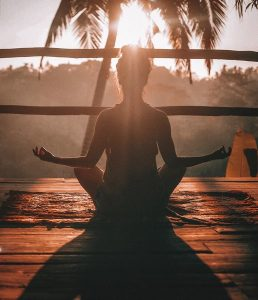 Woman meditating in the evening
+++
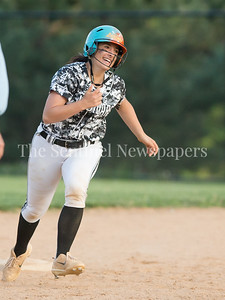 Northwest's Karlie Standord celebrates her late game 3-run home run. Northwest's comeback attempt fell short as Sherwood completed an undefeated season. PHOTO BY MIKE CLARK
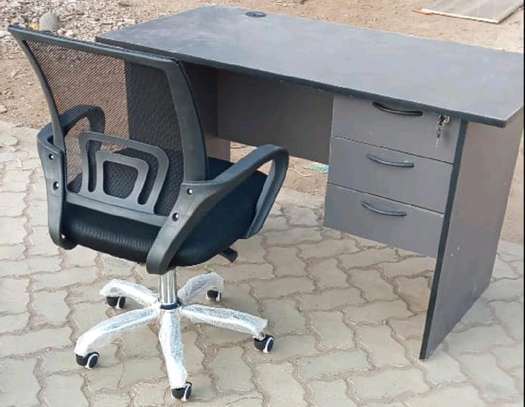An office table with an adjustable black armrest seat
+++
* _Problem to work on_: Everything above from the line containing "Northwest's Karlie Standord" down to the line containing "An office table" is to be duplicated exactly, both lines included, and the pictures are to be omitted.

* _Answer area_:
 Northwest's Karlie Standord celebrates her late game 3-run home run. Northwest's comeback attempt fell short as Sherwood completed an undefeated season. PHOTO BY MIKE CLARK
An office table with an adjustable black armrest seat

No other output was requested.